Perhaps the most contentious point of the legislation involves Article 93, which allows regions to help fund national projects that happen to be located within their borders, even if those projects don’t fall under the region’s specific legal competencies.

Fiscal Safeguards and the Cost of National Projects
Justice and Development Group

This created an immediate red flag for the Justice and Development Group (PJD), which sought an amendment to ensure such contributions are made only “within the limit of [the region’s] own resources.” The fear is simple: that the central state might lean too heavily on regional coffers to fund national priorities, potentially draining budgets meant for local infrastructure.

Minister Laftit’s response was a lesson in political nuance. He clarified that while the state has the right to propose such partnerships, the regions retain the right to accept or abstain. It is a “voluntary” contribution in name, though the political pressure to align with national goals often makes “abstaining” a difficult choice for regional leaders.

To provide a clearer picture of how these powers are shifting, the following table outlines the primary changes introduced by the amendments:

Area of Competency Previous Status (Law 111.14) Proposed Change (Law 031.26)
Cultural Development Centralized/Limited Integrated into economic development; gradual regional hand-off.
Tourism Assets State-led promotion Shared competency; regions gain power to valorize local assets.
Project Execution Public Agency (AREP) Transformation into a Public Limited Company (Société Anonyme).
National Funding State-funded Regions may contribute based on available resources.

The Pivot to Corporate Governance: AREP to SA

From a business perspective, the most significant structural shift is found in Article 128. The current Regional Project Execution Agencies (AREP) are slated to be transformed into “Regional Project Execution Companies”—essentially shifting from a government agency model to a Société Anonyme (SA), or public limited company.

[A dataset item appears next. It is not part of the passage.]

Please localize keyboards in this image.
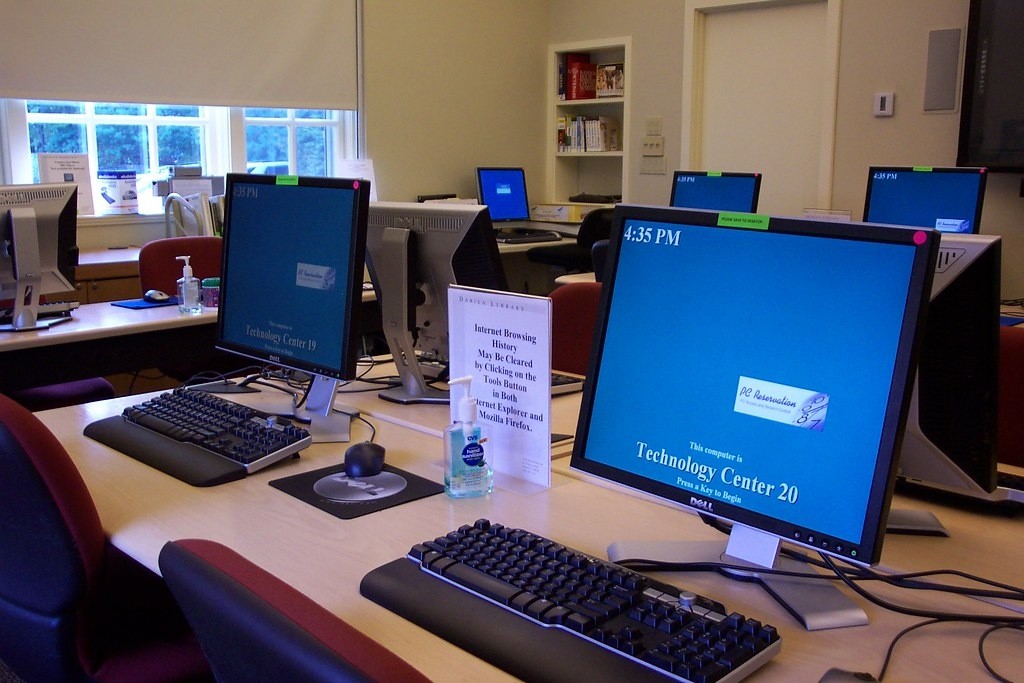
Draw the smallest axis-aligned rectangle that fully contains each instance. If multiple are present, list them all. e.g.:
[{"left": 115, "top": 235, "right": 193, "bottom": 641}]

This represents a strategic move toward “managerialism.” By adopting a corporate structure, these entities can theoretically operate with more agility, employ private-sector talent, and adhere to more rigorous auditing and transparency standards. To ensure these companies don’t become isolated ivory towers, an amendment from the Socialist Group ensures that the headquarters remain in the regional capital, with the ability to establish branches in various provinces to maintain a local presence.

However, the transition to a corporate model has raised concerns about governance. Lawmakers have called for stricter “incompatibility” rules for the Director General—who is appointed by the Interior Ministry—to prevent conflicts of interest and ensure that the profit-motive of an SA doesn’t overshadow the public-service mission of regional development.

A Gradualist Path to Autonomy

The overarching theme of the commission’s approval is “gradualism.” Minister Laftit was explicit: the goal is eventually to dot regions with all necessary competencies, but only through an approach that is “effective and not theoretical.” He warned that granting too many powers too quickly has historically complicated operational implementation on the ground.

A Gradualist Path to Autonomy
House of Representatives

By focusing on “integrated and quickly realizable” competencies, the government is attempting to build a track record of success before further decentralizing. For the regions, this is a slow climb toward autonomy; for the state, it is a controlled descent of power.

Disclaimer: This article discusses legislative changes and administrative law. It is provided for informational purposes and does not constitute legal or financial advice.

The bill now moves toward further parliamentary scrutiny and final adoption. The next critical checkpoint will be the full plenary session of the House of Representatives, where the final version of the organic law will be debated and voted upon before being sent to the House of Councillors.